What is a container?

Containers are a type of operating system virtualization, much like the virtual machines that preceded them. 

A container is a standard unit of software that packages up code and all its dependencies so the application runs quickly and reliably from one computing environment to another.




While these technologies have been around since the 1960s, Docker's encapsulation of the container paradigm represents a modern implementation of resource isolation that utilizes built-in Linux kernel features such as chroot, control groups (cgroups), UnionFS, and namespaces to fully isolated resource control at the process level.

Containers use these technologies to create lightweight images that act as a standalone, fully encapsulated piece of software that carries everything it needs inside the box. This can include application binaries, any system tools or libraries, environment-based configuration, and runtime. 

This special property of isolation is very important, as it allows developers and operators to leverage the all-in-one nature of a container to run without issue, regardless of the environment it's run on. This includes developer laptops and any kind of pre-production or production environment. This decoupling of application packaging mechanism from the environment on which it runs is a powerful concept that provides a clear separation of concerns between engineering teams. 

At the core of container technology are three key concepts: 

1. cgroups 
2. Namespaces 
3. Union filesystems

1. cgroups 
cgroups work by allowing the host to share and also limit the resources each process or container can consume. This is important for both resource utilization and security, as it prevents denial-of-service (DoS) attacks on the host's hardware resources. 
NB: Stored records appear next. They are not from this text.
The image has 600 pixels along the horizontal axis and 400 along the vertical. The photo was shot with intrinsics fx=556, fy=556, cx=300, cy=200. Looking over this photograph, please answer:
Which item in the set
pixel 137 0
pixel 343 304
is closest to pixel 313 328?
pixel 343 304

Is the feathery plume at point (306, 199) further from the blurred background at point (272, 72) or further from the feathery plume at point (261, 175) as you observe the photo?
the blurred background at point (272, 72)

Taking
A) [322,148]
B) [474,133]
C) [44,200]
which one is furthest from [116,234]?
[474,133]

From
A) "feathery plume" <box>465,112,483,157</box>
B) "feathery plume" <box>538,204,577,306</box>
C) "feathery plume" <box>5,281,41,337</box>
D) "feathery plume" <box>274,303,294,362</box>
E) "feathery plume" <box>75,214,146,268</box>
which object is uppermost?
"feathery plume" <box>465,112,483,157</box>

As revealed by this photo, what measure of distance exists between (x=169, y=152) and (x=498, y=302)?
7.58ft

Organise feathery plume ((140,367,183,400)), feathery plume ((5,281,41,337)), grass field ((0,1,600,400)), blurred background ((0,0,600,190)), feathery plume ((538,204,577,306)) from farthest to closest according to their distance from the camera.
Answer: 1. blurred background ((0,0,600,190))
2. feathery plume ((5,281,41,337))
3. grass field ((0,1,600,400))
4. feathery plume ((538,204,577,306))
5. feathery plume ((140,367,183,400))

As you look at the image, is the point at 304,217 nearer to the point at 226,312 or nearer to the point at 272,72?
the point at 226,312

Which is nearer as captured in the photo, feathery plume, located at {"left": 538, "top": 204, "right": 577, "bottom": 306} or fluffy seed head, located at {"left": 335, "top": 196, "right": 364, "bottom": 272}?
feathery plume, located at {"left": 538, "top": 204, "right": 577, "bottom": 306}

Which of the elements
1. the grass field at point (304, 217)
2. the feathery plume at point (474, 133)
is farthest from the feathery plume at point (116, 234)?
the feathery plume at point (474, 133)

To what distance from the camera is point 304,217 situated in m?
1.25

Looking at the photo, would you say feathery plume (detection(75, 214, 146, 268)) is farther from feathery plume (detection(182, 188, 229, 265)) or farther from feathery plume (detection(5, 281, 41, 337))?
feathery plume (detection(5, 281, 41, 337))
Several containers can share CPU and memory while staying within the predefined constraints. cgroups allow containers to provision access to memory, disk I/O, network, and CPU. cgroups also power the soft and hard limits of container constraints. 

There are seven major cgroups: 

Memory cgroup: This keeps track of page access by the group, and can define limits for physical, kernel, and total memory. 
Blkio cgroup: This tracks the I/O usage per group, across the read and writes activity per block device. 
CPU cgroup: This keeps track of user and system CPU time and usage per CPU. This allows you to set weights, but not limits. 
Freezer cgroup: This is useful in batch management systems that are often stopping and starting tasks in order to schedule resources efficiently. The SIGSTOP signal is used to suspend a process, and the process is generally unaware that it is being suspended. 
CPUset cgroup: This allows you to pin a group to a specific CPU within a multicore CPU architecture. You can pin by application, which will prevent it from moving between CPUs. This can improve the performance of your code by increasing the amount of local memory access or minimizing thread switching. 
Net_cls/net_prio cgroup: This keeps tabs on the egress traffic class (net_cls) or priority (net_prio) that is generated by the processes within the cgroup. 
Devices cgroup: This controls what read/write permissions the group has on device nodes.

2. Namespaces 

Namespaces offer another form of isolation for process interaction within operating systems, creating the workspace we call a container. Linux namespaces are created via a syscall named unshare, while clone and setns allow you to manipulate namespaces in other manners.

Namespaces limit the visibility a process has on other processes, networking, filesystems, and user ID components. Container processes are limited to seeing only what is in the same namespace. Processes from containers or the host processes are not directly accessible from within this container process. Additionally, Docker gives each container its own networking stack that protects the sockets and interfaces in a similar fashion.

If cgroups limit how much of a thing you can use, namespaces limit what things you can see. 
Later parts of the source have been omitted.